An observation I've made about Rust is that because it eschews OOP, it tends not to "scale" to large development teams for single applications. It's great for CLI tools, small web apps, etc... but after some scale it runs out of steam.
This is exacerbated by its glacial compile times compared to other languages, even C++, let alone C#.
I just can't imagine something the size of SharePoint being developed entirely in Rust!
Think of an app like SharePoint as "Linux Kernel + Drivers + Userspace tools". There's a few large monolithic executables some tens of megabytes in size for each of the core web apps and services, and then hundreds file format converter plugins, database drivers, etc, etc...
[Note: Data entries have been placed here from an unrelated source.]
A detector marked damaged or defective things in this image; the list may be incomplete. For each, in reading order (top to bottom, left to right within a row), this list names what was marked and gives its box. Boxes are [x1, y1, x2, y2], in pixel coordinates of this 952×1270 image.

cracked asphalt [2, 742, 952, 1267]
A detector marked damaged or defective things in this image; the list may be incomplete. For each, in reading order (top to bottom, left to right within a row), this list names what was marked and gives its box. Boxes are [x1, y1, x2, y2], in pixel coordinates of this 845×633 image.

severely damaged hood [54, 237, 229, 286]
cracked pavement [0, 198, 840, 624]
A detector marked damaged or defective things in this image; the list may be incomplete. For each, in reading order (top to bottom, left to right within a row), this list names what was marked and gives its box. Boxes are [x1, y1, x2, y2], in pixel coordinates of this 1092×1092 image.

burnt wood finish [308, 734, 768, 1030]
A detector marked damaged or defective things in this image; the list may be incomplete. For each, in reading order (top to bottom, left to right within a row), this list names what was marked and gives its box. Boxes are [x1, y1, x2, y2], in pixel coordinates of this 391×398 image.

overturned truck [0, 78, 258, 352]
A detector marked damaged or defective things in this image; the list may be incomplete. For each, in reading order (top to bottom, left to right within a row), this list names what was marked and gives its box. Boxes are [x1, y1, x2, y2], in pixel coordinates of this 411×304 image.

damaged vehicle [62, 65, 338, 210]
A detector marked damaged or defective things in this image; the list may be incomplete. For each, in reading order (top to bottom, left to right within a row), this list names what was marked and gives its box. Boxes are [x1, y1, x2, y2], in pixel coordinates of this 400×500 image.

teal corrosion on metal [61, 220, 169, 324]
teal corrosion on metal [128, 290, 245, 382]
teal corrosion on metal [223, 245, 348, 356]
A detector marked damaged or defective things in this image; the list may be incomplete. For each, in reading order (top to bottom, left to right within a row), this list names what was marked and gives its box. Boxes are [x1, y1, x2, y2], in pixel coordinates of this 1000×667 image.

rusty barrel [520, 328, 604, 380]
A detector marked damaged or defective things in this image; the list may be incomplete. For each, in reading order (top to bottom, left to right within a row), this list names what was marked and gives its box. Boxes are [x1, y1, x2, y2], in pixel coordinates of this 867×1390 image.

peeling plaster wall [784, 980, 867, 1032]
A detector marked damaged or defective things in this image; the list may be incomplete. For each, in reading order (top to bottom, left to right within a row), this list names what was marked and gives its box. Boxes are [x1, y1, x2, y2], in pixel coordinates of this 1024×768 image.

Chromium is similar. It's practically an operating system now, it even has USB drivers! I had to compile Chromium from scratch once, for which I spun up a 120-core cloud VM with 456 GB of memory so that it wouldn't take all day.
With Rust... that would take all week even on that box.
I mean.. people contributing to FOSS generally program in what they know - i.e. I have some time to contribute, I'll spend 10 productive hours in C, because I know what I'm doing, vs. learning Rust only to spend 30 hours and not really getting anything done.
I contributed to a Tcl/Tk library that I was using at work that had a specific issue with some image files, so I fixed it internally, and contributed the fix back to the FOSS project (with permission from work).
People working at Microsoft in the SharePoint team also program in a language/framework they know (and they must be masochists if they're working with ASP.NET WebForms). Knowledge of the language doesn't prevent vulnerabilities.